(Web page caption snippets)
- - - - -
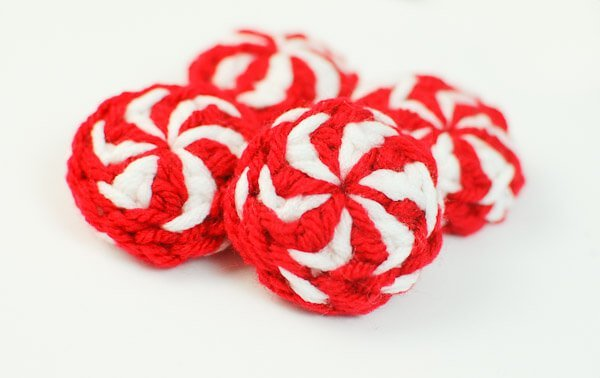 Peppermint Candy Christmas Crochet Pattern | www.petalstopicots.com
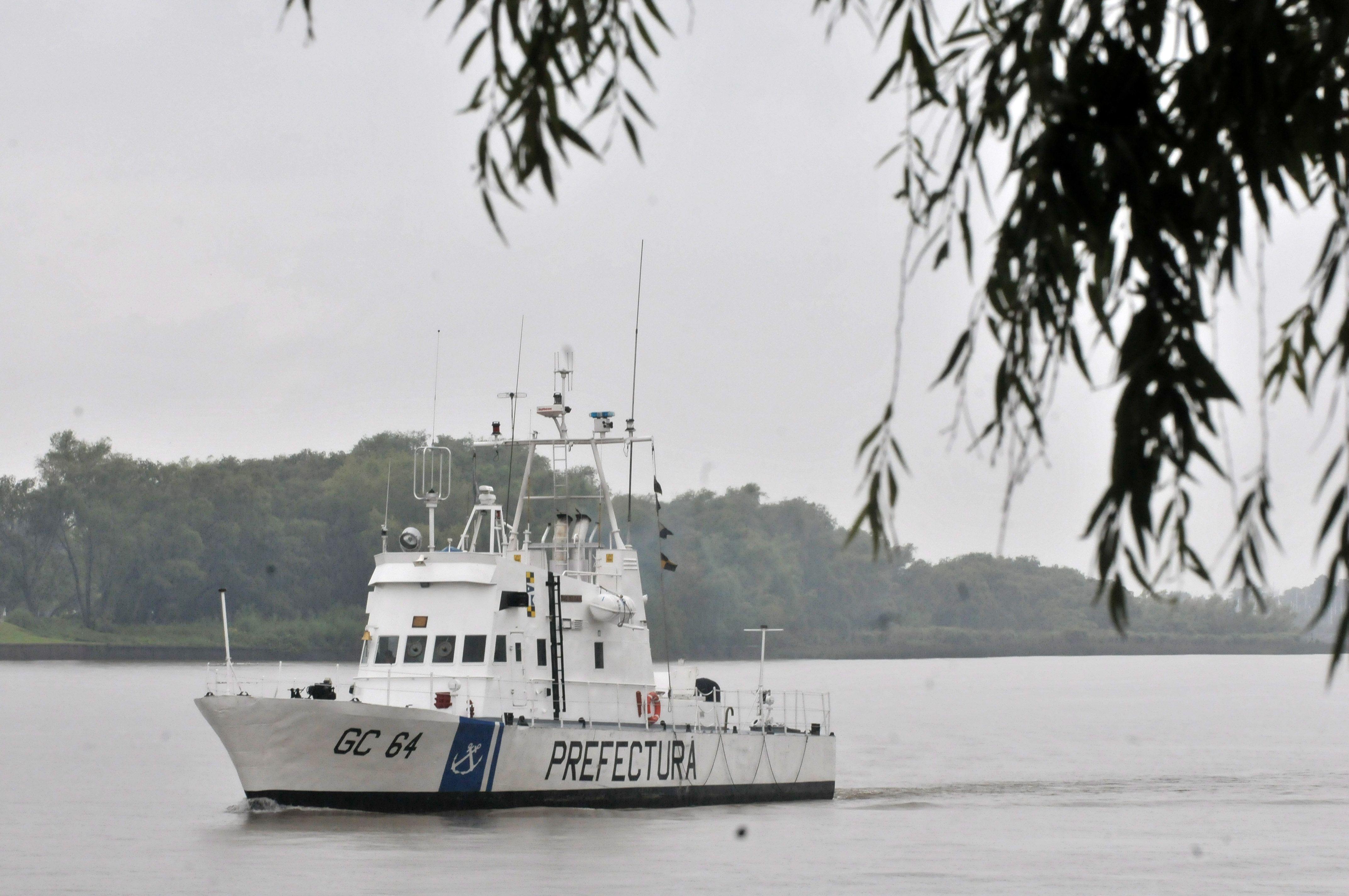 Buscan a un pescador que cayó al Río de la Plata durante el temporal del miércoles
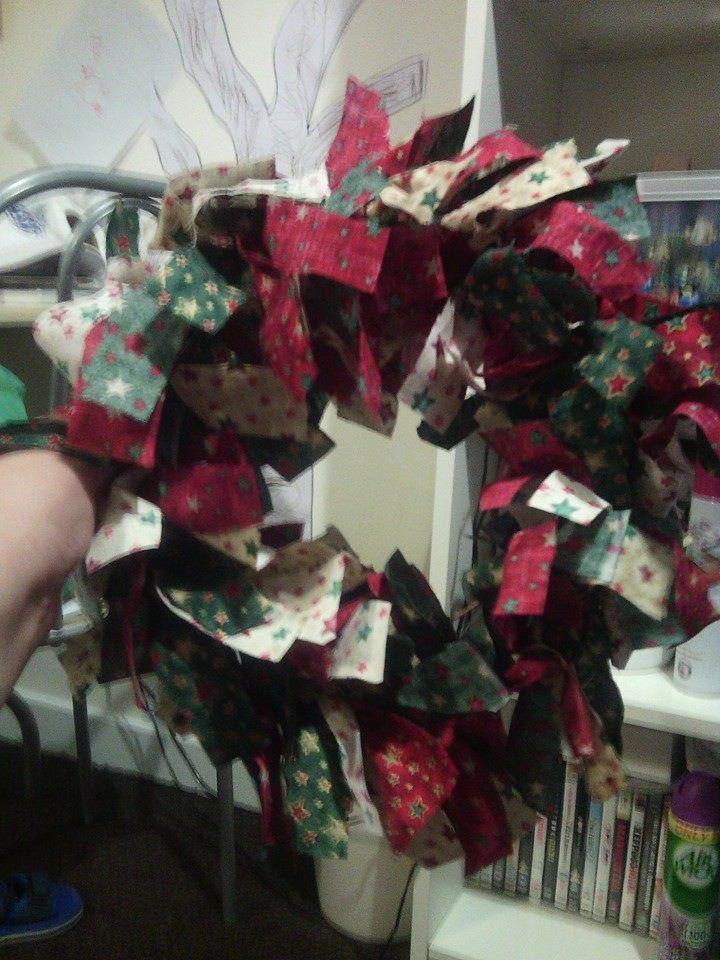 christmas rag wreath - 1st attempt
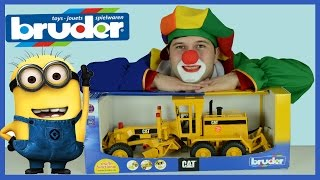 Toys Trucks & Diggers Cars for Children, Excavator & trucks at work for children - Bruder Grader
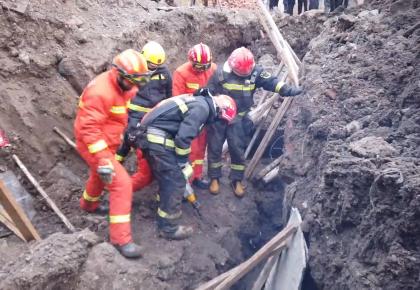 白城市管道施工坑道1人被困 消防紧急救援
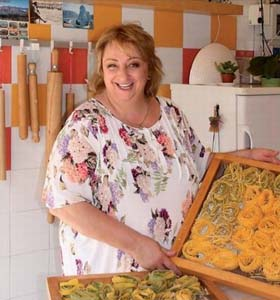 La maestra di cucina di Alessandra Spisni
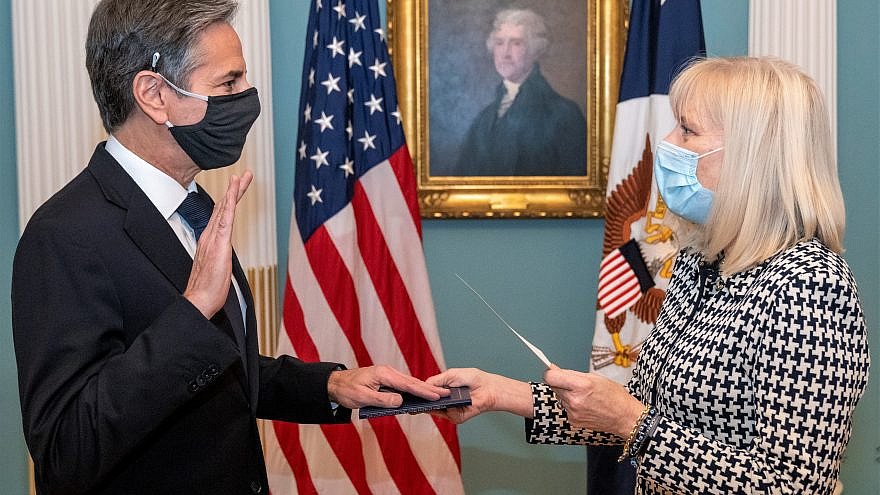 U.S. Secretary of State Tony Blinken is sworn in as the 71st U.S. Secretary of State by Acting Under Secretary of State for Management Carol Z. Perez at the U.S. Department of State in Washington, D.C., on Jan. 26, 2021. Credit: U.S. Department of State via Wikimedia Commons.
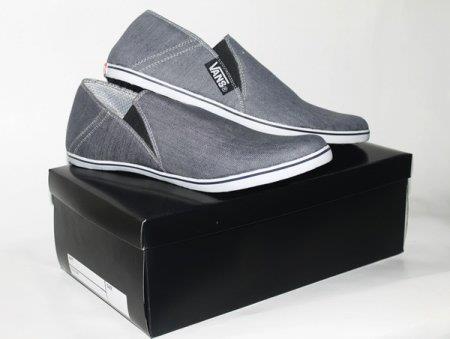 Sepatu Vans Slip On 02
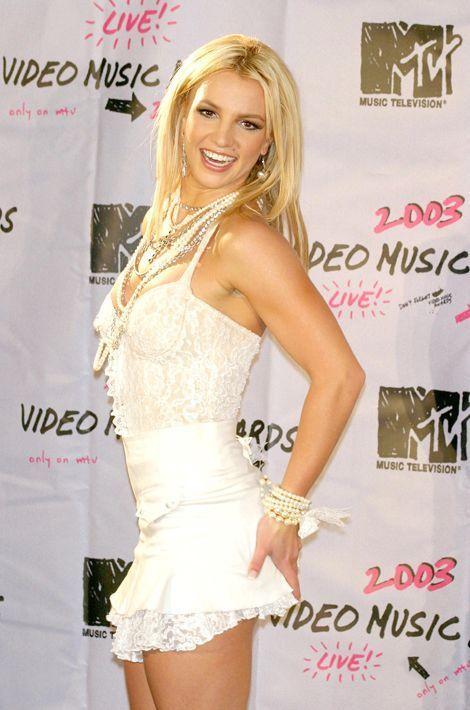 Le record du mariage le plus court est détenu par Britney Spears et son ami d'enfance Jason Alexander. Une union célébrée à Las Vegas le soir d...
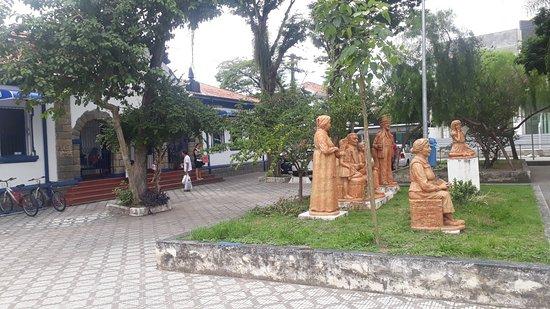 Taubate, SP : Praça oito de Maio em Taubaté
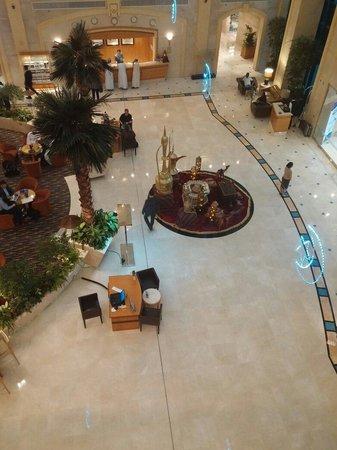 Al Ain Rotana Hotel: The main lobby
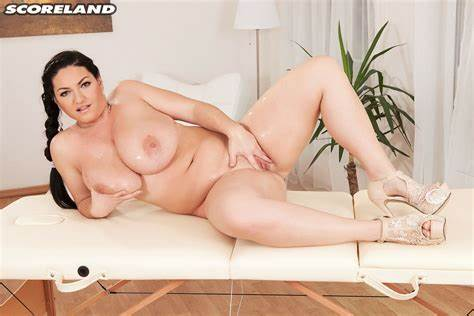 Curvy Sweet Covers Her Body Fascinating Juliana Simms Covers Her Curves In Oil 2 Of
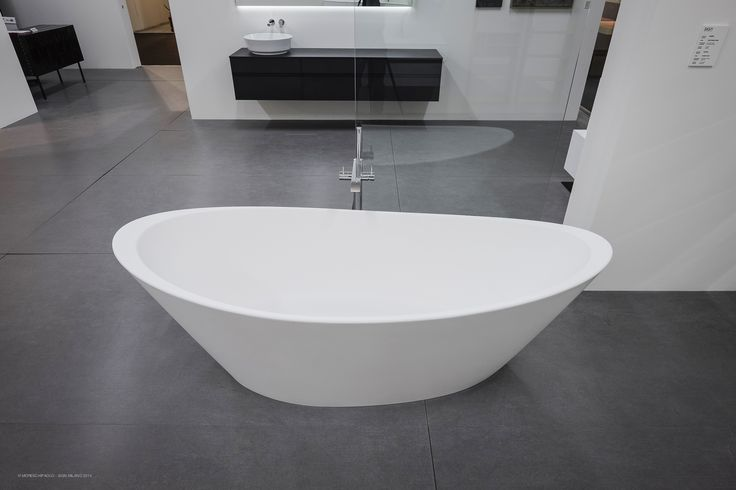 The endless #beauty of pure shapes. ORIGINE, free standing #bathtub in ASTONE®.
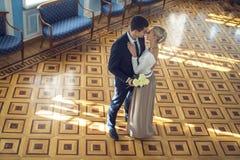 Couples dans l'amour dans le beau nterior Photos stock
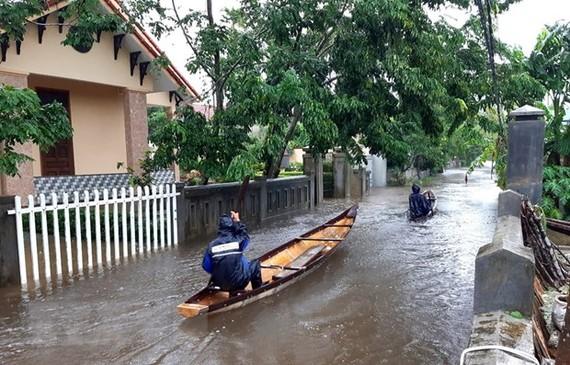 Nhiều tuyến đường ở huyện Quảng Điền, Thừa Thiên-Huế bị ngập sâu. (Ảnh: TTXVN phát)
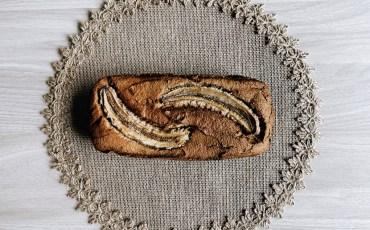 Pan de plátano encima de una mesa.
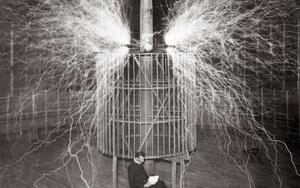 Siêu vũ khí của Tesla sắp trở thành hiện thực với khả năng bắn hạ máy bay dễ dàng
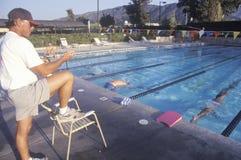 Ältere Schwimmenpraxis Stockbild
- - - - -
Activity: Copy the entries above exactly from the line with "The endless #beauty" down to their last line, both ends included. Do not copy any pictures.

Written response:
 The endless #beauty of pure shapes. ORIGINE, free standing #bathtub in ASTONE®.
 Couples dans l'amour dans le beau nterior Photos stock
 Nhiều tuyến đường ở huyện Quảng Điền, Thừa Thiên-Huế bị ngập sâu. (Ảnh: TTXVN phát)
 Pan de plátano encima de una mesa.
 Siêu vũ khí của Tesla sắp trở thành hiện thực với khả năng bắn hạ máy bay dễ dàng
 Ältere Schwimmenpraxis Stockbild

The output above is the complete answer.